--- Start of WORKING DATA ---

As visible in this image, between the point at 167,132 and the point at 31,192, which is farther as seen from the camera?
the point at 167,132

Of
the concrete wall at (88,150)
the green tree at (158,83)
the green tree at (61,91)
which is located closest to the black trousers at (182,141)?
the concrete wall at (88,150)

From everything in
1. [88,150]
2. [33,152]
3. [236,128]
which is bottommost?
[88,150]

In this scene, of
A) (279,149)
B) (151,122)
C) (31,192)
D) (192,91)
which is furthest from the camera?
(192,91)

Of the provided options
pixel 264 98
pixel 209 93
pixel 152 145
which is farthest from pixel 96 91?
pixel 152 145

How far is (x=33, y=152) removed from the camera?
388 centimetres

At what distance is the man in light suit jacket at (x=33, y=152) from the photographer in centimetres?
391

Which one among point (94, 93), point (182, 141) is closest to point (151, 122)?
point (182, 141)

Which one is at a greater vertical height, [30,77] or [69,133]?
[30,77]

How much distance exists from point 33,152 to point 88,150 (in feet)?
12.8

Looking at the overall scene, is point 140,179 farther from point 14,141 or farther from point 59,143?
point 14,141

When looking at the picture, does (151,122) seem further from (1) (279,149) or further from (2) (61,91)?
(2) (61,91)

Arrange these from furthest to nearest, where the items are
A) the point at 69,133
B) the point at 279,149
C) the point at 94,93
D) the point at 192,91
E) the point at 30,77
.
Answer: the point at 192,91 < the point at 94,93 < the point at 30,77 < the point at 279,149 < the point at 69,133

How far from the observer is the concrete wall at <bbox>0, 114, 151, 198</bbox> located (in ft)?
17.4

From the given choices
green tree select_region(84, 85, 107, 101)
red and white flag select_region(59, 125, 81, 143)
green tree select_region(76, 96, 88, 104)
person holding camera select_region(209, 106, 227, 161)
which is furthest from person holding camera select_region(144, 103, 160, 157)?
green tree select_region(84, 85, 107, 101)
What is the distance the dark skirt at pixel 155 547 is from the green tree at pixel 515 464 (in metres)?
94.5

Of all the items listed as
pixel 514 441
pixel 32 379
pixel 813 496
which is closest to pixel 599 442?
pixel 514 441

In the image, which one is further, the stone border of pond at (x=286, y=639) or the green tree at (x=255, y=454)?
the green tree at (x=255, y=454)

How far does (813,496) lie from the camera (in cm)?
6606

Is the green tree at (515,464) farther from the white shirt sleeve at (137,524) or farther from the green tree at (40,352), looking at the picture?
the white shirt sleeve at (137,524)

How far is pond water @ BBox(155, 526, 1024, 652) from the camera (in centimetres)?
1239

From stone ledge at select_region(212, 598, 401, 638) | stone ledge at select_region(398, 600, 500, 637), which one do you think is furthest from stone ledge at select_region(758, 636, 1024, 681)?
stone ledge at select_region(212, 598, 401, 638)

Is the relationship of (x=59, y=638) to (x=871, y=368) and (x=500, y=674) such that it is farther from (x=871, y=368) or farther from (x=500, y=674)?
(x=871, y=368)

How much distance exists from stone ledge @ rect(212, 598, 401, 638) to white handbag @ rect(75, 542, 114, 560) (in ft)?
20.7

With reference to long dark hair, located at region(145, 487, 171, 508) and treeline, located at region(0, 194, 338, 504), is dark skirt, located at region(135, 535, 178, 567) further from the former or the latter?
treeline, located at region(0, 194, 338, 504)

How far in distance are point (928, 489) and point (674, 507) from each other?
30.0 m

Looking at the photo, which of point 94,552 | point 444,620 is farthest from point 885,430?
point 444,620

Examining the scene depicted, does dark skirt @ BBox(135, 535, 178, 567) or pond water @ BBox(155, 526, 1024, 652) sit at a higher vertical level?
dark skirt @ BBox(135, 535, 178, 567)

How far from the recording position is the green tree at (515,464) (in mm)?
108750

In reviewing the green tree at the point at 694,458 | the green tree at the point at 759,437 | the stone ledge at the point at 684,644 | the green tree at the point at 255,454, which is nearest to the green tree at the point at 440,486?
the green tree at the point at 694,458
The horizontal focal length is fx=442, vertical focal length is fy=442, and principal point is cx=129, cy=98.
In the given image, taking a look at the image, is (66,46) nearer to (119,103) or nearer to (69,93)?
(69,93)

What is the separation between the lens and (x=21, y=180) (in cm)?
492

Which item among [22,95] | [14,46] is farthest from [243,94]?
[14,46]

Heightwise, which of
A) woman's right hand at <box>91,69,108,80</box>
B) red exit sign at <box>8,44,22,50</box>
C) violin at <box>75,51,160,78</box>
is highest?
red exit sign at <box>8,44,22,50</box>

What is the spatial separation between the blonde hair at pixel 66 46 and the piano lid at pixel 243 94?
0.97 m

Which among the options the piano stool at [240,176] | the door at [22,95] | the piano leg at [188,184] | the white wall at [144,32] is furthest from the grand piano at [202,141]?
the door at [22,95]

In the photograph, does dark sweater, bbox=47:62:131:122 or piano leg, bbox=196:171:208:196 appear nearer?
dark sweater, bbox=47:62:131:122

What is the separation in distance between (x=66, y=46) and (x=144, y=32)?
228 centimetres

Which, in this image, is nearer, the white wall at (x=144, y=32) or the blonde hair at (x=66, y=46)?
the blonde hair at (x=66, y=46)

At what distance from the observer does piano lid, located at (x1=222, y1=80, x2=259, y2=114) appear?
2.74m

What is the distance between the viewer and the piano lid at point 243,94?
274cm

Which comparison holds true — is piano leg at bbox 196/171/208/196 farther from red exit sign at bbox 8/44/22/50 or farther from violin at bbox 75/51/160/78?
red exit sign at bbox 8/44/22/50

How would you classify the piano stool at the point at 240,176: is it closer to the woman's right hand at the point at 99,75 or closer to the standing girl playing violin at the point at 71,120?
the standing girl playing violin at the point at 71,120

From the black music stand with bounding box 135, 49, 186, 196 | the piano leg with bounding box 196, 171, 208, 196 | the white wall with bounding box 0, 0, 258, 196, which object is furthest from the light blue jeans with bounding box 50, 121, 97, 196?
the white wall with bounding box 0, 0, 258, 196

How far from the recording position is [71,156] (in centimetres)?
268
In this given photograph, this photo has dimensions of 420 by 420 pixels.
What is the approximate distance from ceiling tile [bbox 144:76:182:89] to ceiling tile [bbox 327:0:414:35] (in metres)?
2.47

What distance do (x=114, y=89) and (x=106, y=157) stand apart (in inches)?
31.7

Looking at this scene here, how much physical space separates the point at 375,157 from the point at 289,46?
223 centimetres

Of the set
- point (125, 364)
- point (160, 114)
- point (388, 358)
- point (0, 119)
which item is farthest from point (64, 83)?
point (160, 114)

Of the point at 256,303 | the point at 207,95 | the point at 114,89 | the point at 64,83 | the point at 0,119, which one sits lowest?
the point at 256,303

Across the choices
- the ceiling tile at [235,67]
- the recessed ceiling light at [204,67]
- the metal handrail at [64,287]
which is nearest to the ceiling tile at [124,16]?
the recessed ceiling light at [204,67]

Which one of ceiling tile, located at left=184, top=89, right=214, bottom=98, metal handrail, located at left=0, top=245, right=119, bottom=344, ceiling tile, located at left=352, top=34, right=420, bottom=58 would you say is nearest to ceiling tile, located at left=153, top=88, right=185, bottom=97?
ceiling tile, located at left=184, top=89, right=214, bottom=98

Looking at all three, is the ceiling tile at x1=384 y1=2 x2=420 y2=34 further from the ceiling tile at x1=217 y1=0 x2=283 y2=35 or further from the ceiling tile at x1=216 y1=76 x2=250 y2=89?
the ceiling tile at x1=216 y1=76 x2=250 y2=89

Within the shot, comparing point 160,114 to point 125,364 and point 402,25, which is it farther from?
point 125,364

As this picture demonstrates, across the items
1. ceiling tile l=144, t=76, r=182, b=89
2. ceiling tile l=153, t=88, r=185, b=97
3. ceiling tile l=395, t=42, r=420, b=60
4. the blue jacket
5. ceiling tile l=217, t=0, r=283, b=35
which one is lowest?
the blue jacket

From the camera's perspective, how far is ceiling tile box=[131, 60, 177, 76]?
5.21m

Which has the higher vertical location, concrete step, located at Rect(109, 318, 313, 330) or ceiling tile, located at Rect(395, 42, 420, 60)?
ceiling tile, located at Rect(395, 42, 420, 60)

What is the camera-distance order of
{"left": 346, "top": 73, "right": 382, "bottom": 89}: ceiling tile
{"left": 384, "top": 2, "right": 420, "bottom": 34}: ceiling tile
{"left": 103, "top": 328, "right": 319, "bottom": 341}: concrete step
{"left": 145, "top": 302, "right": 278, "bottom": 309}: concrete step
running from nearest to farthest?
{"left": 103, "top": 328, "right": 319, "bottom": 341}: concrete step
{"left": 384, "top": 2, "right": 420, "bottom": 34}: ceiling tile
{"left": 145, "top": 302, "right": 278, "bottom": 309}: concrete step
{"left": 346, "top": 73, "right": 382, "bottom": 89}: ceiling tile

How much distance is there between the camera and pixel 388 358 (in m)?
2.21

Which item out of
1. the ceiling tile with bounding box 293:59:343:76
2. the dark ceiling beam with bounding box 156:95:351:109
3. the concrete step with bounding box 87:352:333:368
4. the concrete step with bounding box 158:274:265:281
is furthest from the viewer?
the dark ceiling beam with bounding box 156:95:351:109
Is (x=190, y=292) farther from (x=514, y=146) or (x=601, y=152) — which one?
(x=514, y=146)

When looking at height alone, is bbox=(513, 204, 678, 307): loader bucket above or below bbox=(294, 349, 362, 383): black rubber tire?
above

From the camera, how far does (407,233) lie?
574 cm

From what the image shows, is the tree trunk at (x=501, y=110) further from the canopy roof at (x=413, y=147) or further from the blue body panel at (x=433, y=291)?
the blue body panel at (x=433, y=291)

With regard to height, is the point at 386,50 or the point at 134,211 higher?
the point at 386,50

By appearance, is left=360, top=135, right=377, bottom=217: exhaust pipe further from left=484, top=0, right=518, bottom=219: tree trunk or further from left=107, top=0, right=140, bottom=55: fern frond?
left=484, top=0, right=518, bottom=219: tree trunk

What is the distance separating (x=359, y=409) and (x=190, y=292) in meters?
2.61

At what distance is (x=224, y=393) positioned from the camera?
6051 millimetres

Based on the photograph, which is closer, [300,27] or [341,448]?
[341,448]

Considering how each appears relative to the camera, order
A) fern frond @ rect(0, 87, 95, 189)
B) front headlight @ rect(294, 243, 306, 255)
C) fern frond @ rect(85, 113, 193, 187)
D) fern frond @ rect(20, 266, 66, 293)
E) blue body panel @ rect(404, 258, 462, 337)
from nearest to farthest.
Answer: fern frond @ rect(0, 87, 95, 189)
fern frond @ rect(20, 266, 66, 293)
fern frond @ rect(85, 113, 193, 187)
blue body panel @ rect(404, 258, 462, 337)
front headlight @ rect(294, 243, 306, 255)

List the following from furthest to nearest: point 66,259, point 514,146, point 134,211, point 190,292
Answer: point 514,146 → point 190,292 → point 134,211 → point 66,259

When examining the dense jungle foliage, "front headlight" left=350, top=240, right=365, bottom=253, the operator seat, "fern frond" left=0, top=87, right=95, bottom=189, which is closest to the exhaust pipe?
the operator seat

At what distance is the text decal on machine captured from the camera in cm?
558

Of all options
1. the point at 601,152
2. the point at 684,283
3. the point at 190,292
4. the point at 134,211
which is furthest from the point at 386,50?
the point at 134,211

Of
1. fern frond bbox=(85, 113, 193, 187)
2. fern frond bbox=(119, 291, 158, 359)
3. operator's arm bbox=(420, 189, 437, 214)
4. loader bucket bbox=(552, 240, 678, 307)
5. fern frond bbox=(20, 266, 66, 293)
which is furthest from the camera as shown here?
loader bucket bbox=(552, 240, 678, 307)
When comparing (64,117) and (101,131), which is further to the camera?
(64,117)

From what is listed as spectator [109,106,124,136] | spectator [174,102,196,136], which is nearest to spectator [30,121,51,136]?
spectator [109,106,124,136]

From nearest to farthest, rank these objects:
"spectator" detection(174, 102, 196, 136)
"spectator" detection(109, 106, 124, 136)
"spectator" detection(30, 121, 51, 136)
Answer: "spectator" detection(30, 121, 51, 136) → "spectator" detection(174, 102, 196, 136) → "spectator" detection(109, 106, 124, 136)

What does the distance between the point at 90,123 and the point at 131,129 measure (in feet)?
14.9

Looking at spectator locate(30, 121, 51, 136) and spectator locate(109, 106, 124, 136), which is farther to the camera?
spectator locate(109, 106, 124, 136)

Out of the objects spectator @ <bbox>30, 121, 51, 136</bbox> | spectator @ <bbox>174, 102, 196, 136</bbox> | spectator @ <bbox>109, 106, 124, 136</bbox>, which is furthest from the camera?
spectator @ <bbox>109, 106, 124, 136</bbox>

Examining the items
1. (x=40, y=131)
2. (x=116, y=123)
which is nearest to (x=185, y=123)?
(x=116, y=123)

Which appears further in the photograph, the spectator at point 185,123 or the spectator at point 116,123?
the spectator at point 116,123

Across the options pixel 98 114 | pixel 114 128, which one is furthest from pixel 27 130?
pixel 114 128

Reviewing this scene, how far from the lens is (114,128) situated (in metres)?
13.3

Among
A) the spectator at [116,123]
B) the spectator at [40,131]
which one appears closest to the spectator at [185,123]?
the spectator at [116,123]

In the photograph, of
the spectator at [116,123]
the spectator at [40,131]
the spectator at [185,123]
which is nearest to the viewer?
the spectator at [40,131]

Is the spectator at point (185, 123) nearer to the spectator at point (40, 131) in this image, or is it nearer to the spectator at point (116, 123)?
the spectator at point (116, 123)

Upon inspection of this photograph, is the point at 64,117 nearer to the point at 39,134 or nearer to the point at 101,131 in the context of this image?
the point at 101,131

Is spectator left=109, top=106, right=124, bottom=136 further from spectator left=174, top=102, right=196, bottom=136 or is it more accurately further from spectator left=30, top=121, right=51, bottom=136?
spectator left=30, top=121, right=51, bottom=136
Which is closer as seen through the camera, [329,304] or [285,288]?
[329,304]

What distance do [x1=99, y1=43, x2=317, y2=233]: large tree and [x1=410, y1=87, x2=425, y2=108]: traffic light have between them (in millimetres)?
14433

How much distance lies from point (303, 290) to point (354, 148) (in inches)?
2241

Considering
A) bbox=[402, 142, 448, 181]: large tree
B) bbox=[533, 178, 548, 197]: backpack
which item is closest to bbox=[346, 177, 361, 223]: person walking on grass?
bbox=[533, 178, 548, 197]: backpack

--- End of WORKING DATA ---

[GIVEN REQUEST]:
Rewrite the stretch from the first row through the line that contains "Answer: the point", replacing "farther" with "more distant" and keeping everything else unchanged.

[PROBLEM SOLUTION]:
As visible in this image, between the point at 167,132 and the point at 31,192, which is more distant as seen from the camera?
the point at 167,132

Of
the concrete wall at (88,150)
the green tree at (158,83)
the green tree at (61,91)
which is located closest to the black trousers at (182,141)?
the concrete wall at (88,150)

From everything in
1. [88,150]
2. [33,152]
3. [236,128]
which is bottommost?
[88,150]

In this scene, of
A) (279,149)
B) (151,122)
C) (31,192)
D) (192,91)
which is furthest from the camera?
(192,91)

Of the provided options
pixel 264 98
pixel 209 93
pixel 152 145
which is farthest from pixel 96 91?
pixel 152 145

How far is (x=33, y=152) removed from the camera?
388 centimetres

At what distance is the man in light suit jacket at (x=33, y=152) from the photographer in centimetres?
391

Which one among point (94, 93), point (182, 141) is closest to point (151, 122)?
point (182, 141)

Which one is at a greater vertical height, [30,77] or [69,133]?
[30,77]

How much distance exists from point 33,152 to point 88,150 (in feet)?
12.8

Looking at the overall scene, is point 140,179 more distant from point 14,141 or more distant from point 59,143?
point 14,141

When looking at the picture, does (151,122) seem further from (1) (279,149) or further from (2) (61,91)?
(2) (61,91)

Arrange these from furthest to nearest, where the items are
A) the point at 69,133
B) the point at 279,149
C) the point at 94,93
D) the point at 192,91
E) the point at 30,77
.
Answer: the point at 192,91 < the point at 94,93 < the point at 30,77 < the point at 279,149 < the point at 69,133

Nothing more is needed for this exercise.